**Spatial relationship records**:
==*==
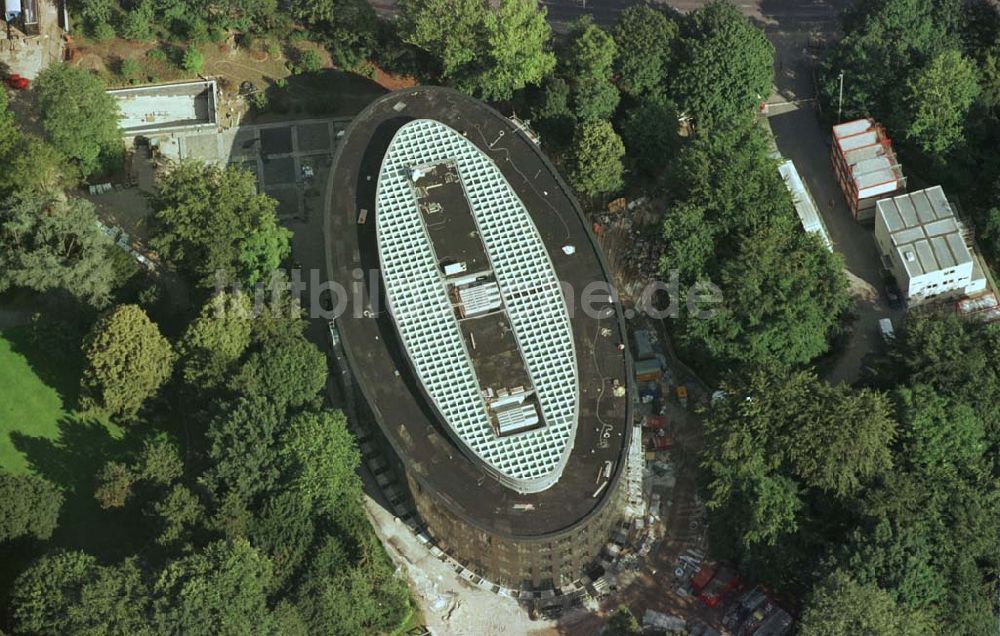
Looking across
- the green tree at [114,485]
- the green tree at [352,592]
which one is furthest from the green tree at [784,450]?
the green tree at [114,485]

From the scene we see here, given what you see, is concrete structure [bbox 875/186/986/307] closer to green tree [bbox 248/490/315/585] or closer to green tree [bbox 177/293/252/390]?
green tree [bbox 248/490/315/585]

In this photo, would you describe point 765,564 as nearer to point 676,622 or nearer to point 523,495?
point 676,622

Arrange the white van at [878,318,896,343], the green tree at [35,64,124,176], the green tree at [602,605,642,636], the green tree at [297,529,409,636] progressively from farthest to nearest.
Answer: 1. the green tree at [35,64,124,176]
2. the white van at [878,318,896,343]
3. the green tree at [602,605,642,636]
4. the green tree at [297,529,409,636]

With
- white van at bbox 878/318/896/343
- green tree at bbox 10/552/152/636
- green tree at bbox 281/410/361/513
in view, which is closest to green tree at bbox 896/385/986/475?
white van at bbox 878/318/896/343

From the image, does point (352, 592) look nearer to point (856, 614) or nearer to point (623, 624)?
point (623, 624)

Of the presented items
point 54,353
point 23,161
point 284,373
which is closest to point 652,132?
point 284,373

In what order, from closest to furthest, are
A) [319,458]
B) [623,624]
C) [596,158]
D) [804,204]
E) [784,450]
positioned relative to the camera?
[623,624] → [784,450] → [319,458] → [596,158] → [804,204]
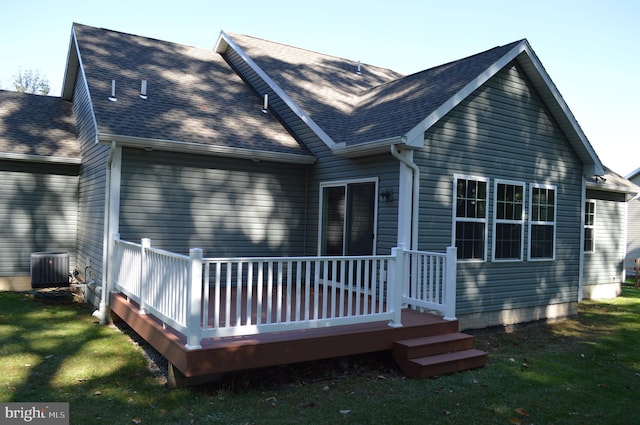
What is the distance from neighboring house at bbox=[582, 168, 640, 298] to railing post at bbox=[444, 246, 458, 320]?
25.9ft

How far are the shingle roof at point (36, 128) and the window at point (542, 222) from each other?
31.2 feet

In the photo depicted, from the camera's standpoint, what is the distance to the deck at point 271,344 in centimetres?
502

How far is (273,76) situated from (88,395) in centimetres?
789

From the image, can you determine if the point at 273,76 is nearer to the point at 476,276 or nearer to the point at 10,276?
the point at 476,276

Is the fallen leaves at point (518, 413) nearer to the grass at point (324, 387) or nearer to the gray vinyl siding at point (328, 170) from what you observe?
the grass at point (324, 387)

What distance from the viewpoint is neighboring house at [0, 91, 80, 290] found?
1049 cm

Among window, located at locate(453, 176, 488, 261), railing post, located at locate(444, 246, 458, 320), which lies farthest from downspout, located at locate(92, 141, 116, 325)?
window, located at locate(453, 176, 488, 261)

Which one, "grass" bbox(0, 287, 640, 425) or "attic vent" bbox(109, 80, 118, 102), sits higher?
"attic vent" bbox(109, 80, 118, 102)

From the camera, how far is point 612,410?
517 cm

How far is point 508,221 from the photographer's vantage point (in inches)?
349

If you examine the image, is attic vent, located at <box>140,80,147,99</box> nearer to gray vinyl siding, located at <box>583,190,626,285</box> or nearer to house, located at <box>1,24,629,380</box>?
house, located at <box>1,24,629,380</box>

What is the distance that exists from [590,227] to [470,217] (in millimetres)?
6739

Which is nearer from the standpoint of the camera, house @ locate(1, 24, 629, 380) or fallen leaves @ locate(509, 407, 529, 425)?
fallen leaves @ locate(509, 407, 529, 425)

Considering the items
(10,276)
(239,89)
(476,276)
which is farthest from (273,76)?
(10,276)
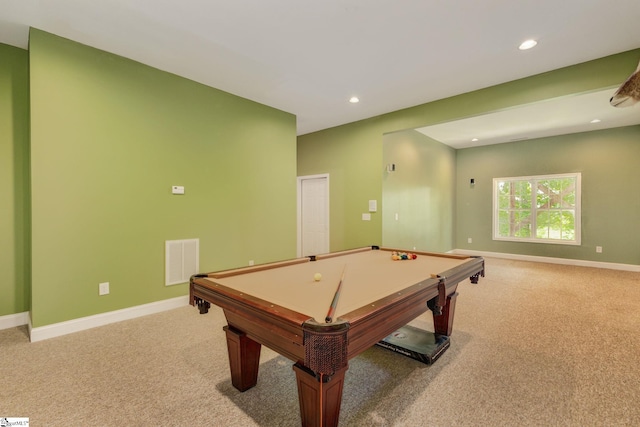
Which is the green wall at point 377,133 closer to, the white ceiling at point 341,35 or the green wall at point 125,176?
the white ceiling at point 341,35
==*==
**DESCRIPTION OF THE TASK**: Echo the records from the start through the line containing "4. the green tree at [297,529,409,636]", keeping both ends, and leave the pictures out of your answer.

**REPLY TO THE TASK**:
Looking across
- the green tree at [114,485]
- the green tree at [352,592]
which one is furthest from the green tree at [784,450]?
the green tree at [114,485]

From the scene we see here, given what you see, is concrete structure [bbox 875/186/986/307] closer to green tree [bbox 248/490/315/585] or closer to green tree [bbox 177/293/252/390]?
green tree [bbox 248/490/315/585]

In this photo, would you describe point 765,564 as nearer to point 676,622 or nearer to point 523,495?
point 676,622

Arrange the white van at [878,318,896,343], the green tree at [35,64,124,176], the green tree at [602,605,642,636], the green tree at [297,529,409,636] progressively from farthest to nearest.
Answer: 1. the green tree at [35,64,124,176]
2. the white van at [878,318,896,343]
3. the green tree at [602,605,642,636]
4. the green tree at [297,529,409,636]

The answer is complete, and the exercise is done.